▸ Angezeigter Text
46      Darüber hinaus ist darauf hinzuweisen, dass die praktische Wirksamkeit der Richtlinie 85/337 in der Tat ernsthaft in Frage gestellt wäre, wenn die zuständigen Behörden eines Mitgliedstaats bei der Entscheidung über die Frage, ob ein Projekt einer Umweltverträglichkeitsprüfung unterzogen werden muss, den in einem anderen Mitgliedstaat durchzuführenden Teil des Projekts außer Acht lassen dürften (Urteil Umweltanwalt von Kärnten, EU:C:2009:767, Rn. 55). Aus denselben Gründen kann die Beurteilung der Auswirkungen anderer Projekte nicht von den Gemeindegrenzen abhängen.

▸ Datenabschnitt
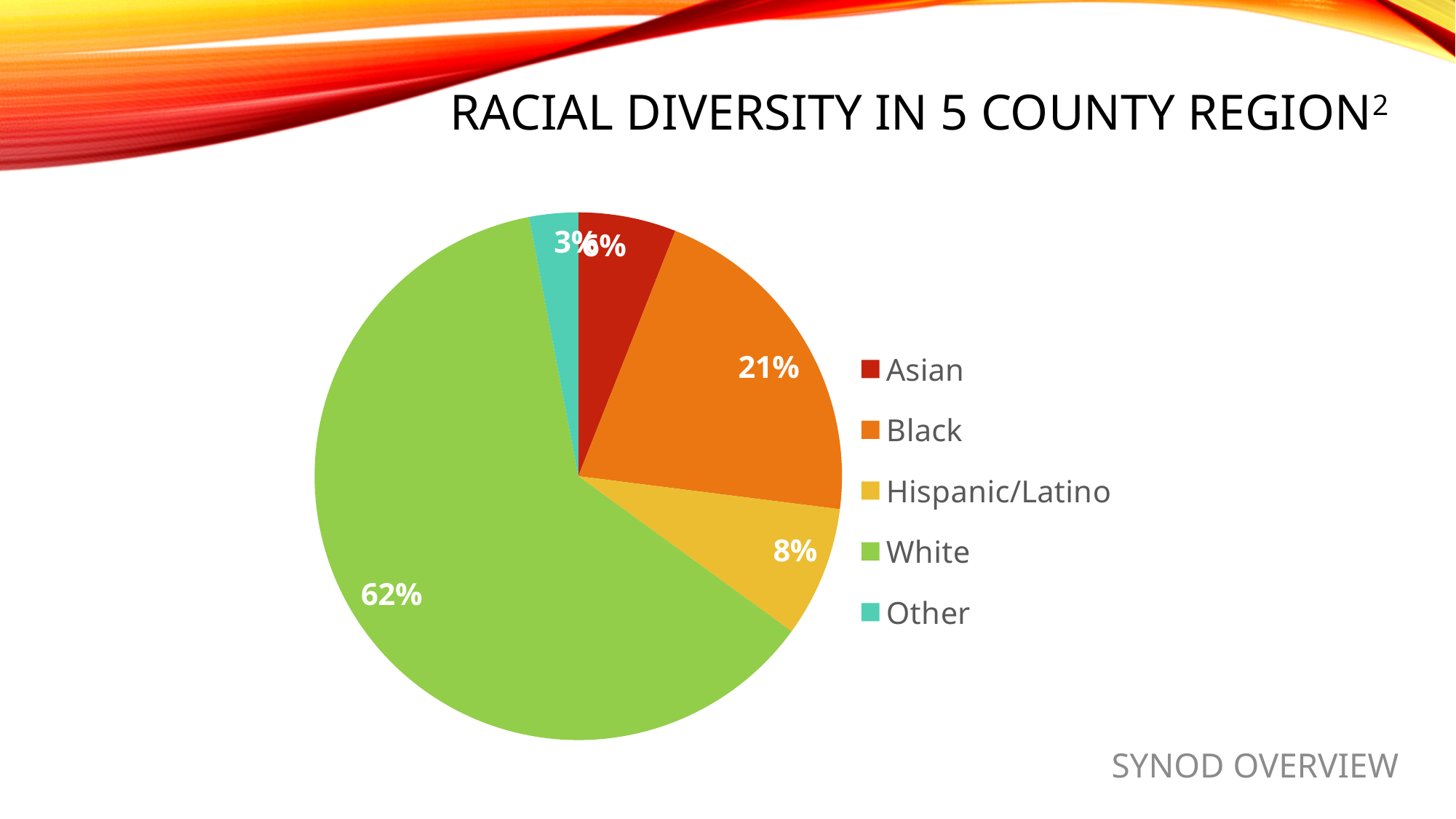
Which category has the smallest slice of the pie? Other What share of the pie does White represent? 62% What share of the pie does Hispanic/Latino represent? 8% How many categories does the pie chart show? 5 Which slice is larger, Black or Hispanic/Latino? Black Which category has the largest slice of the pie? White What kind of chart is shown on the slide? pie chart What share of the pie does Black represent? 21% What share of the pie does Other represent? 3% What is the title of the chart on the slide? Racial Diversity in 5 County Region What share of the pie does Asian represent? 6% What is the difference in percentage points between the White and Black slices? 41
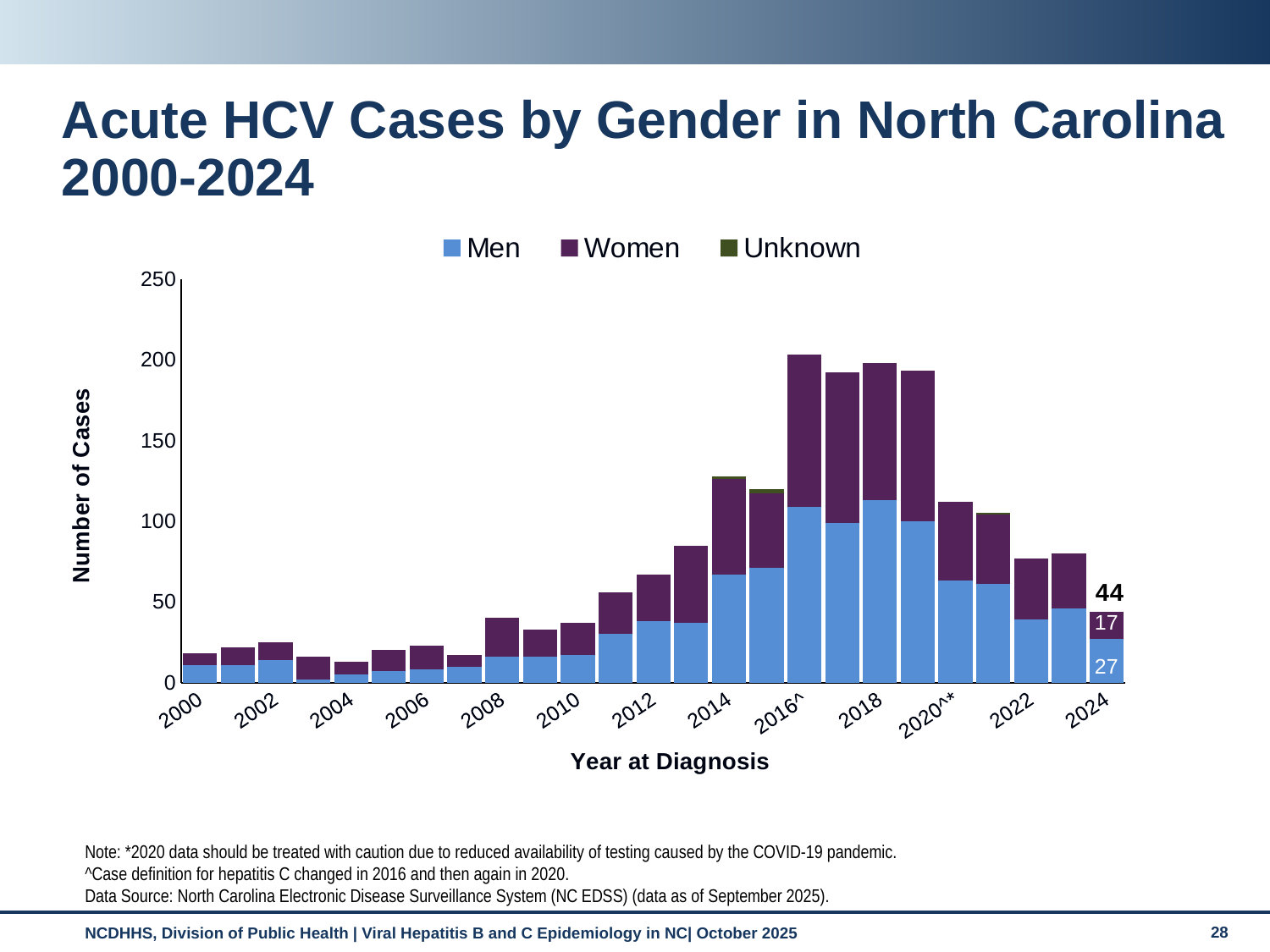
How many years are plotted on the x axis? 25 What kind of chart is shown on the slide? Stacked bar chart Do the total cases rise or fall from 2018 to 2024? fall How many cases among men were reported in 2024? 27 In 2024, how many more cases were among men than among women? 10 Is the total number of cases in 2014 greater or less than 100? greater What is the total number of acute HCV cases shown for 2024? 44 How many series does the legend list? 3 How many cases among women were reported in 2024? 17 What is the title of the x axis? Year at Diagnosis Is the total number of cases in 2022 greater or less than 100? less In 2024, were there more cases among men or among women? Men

▸ Arbeitsauftrag 1
Schreibe aus dem Abschnitt zur Umweltverträglichkeitsprüfung alle Substantive heraus, die auf „-ung“ oder „-ungen“ enden.
▸ Arbeitsauftrag 2
Führe den Abschnitt zur Umweltverträglichkeitsprüfung nach seinem letzten Satz weiter.
Die Zeilen sind davon getrenntes, eigenständiges Material.

▸ Antwortfeld 1
Entscheidung, Umweltverträglichkeitsprüfung, Beurteilung, Auswirkungen

▸ Antwortfeld 2
47      Nach alledem ist auf die dritte Frage zu antworten, dass Art. 4 Abs. 2 der Richtlinie 85/337 in Verbindung mit deren Anhang II Nr. 2 Buchst. d dahin auszulegen ist, dass sich bei einer Tiefbohrung wie der im Ausgangsverfahren in Rede stehenden Aufschlussbohrung aus dieser Vorschrift die Pflicht zur Vornahme einer Umweltverträglichkeitsprüfung ergeben kann. Die zuständigen nationalen Behörden müssen daher eine besondere Prüfung der Frage vornehmen, ob unter Berücksichtigung der Kriterien in Anhang III der Richtlinie eine Umweltverträglichkeitsprüfung vorzunehmen ist. In diesem Rahmen ist u. a. zu prüfen, ob die Umweltauswirkungen der Aufschlussbohrungen wegen der Auswirkungen anderer Projekte größeres Gewicht haben können als bei deren Fehlen. Diese Beurteilung kann nicht von den Gemeindegrenzen abhängen."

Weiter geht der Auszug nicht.